Wellman had made an assessment and had a back-up. He's just arrogant and incompetent.
So, you might say that his assessment was incorrect. But, either way the decisions are linked. There is no way around it.
Wellman had made an assessment and had a back-up. He's just arrogant and incompetent.
Even if the probabilities are assessed correctly, I would posit that none of them was 100% one way or the other. When dealing with people, even the best assessment can end up with the result being the lower probability one. So decisions like hiring and firing are not cut and dried probability distributions.
This is silly. Of course, you separate them. They are 100% independent and individual acts. The previous coach could absolutely deserve to be fired and you could fail the hire.
The fact that no other P6 or any school hired him as a HC shows Dino was not respected in the industry.
Please provide a list of schools that declined to hire dino. Show me the interviews he took. You have no idea what job (s) he was interested in and did not get.
Dino lost his best friend and stepped away. He was making a good living at a slower pace. The only thing we do know is he took a job with a former co-worker who he probably considers a friend. Maybe no other job offered the list of intangibles he found at louisville.

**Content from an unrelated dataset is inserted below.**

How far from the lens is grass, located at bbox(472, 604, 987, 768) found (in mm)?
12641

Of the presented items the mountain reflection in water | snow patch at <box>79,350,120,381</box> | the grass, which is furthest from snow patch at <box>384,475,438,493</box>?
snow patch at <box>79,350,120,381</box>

Most agree he was not likely to be the long term guy to take wake from top 30 program to the next level. I just dont understand taking every chance to shit on a coach that won 60% of his games under difficult circumstances while learning and adapting a new defense successfully. He is a far better coach than the ones that came after.
F U ronnie
Any time you are attempting to predict the future outcome of actions of a single human being the uncertainties in the variables quickly become so large as to make the probability distributions unmanageable. Particularly when the future being predicted is influenced by the actions of 100's of other people, and a bunch of them are teenage boys.
The problem with a straight linear concept is that you have to do one of the actions before even trying the next one. We had to fire Dino before getting real answers from anyone else. Contacts made before that were generic and abstract. They often don't resemble the reality of what happens when an answer can be acted upon.
Add to this there are many other factors. You can reach out to a person in the Coach X camp before you fire your coach and hear, "Of course, we'd be very interested if your job opened up this year. It's a great job and we love your school."
That sounds like a great probability. After you fire coach, you get into the details that could kill the deal feeling that the deal is basically done, but it isn't close.
This is why you can't apply "science" to everything.
Dino has done well since his dismissal. He was well compensated by WFU as per his contract. He established himself as an analyst and color commentator in the lucrative sports entertainment industry, an occupation he can resume in the future. His firing is viewed sympathetically and as a mistake by most basketball fans, especially when the past eight years of WFU basketball is considered. He has resumed his coaching career with a successful and respected friend at upper echelon basketball program in need of an overhaul and return to respectability. Compared to the past eight years of Demon Deacon basketball, Dino won and Wellman lost. It isn't close.
If it was such a mistake, he would have gotten another P6 job during the past eight years. He didn't get a sniff of one. His "return" is as a third assistant not even an associate HC.
It was correct to fire him, but then Wellman fucked up big time afterwards.